Not really considering they were facing the then largest army on earth and desperately needed to raise money for their own defense.
As I said before, on tariff collections, New York, not Charleston or New Orleans collected the overwhelming portion of tariffs. And it was impossible for less than 5 Million white southerners, most of the mud sill farmers, to spend more on imported goods that the 20 million people of the Northern states.
And as I said, where the goods landed was irrelevant. The owner of the goods pays the tariff not the port. Also, who ever said only White Southerners bought the goods that were imported? I made it quite clear that that was not the case.
BTW, to answer you question… By the way, if that tariff burden were not falling overwhelmingly on the Southern states, why did the following politicians at the time say this… The answer is simple. Then, just like today, politicians are generally sneaky, lying pieces of crap. That’s why.

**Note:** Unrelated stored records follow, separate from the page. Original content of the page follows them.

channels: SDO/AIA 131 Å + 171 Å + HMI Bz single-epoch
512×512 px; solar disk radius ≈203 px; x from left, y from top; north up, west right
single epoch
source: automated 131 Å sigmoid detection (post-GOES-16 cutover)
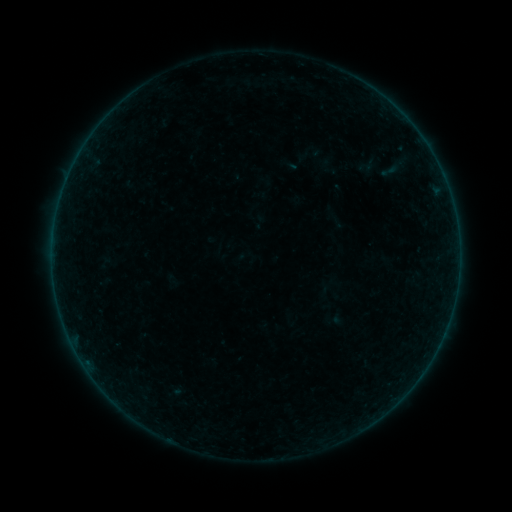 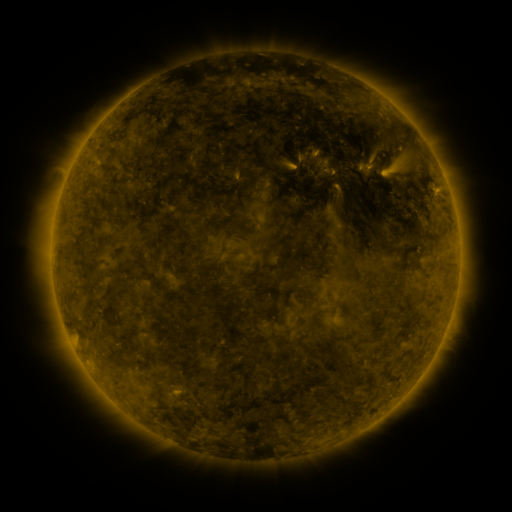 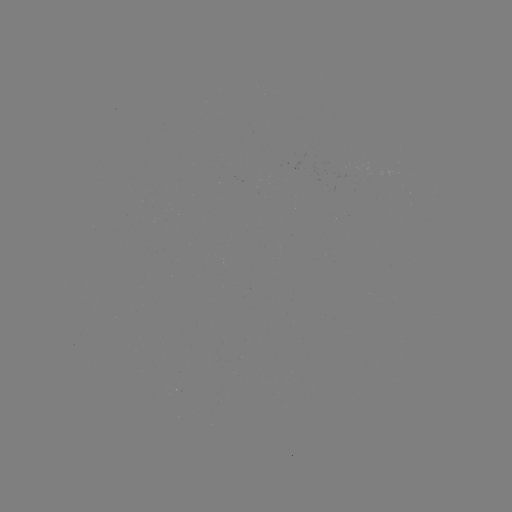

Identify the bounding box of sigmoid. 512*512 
[374, 162, 404, 180].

So all those politicians North and South, all those Newspapers North and South as well as foreign, they were all just lying? It was some grand conspiracy lasting decades in which numerous people on all sides decided to just lie about the fact that the Southern states were bearing the overwhelming share of the tax burden and were not receiving their fair share back in federal largesse?
I find that rather unpersuasive.
Always with the excuses. Notice when this passed… May of 1861. That was two full months before 1st Bull Run. The Confederate Army was just as large as the Union Army at that point.
But don’t allow inconvenient facts to interrupt your playing the poor victim.
All of them, no there might have been a few that were just wrong, but then as now, most news media and most politicians lie for a living. It’s what they do.
Are you saying that if I lived on Dothan, Al, and ordered plow from England, I had to go to New York to receive it from the ship and then pay the tariff to those damn Yankees?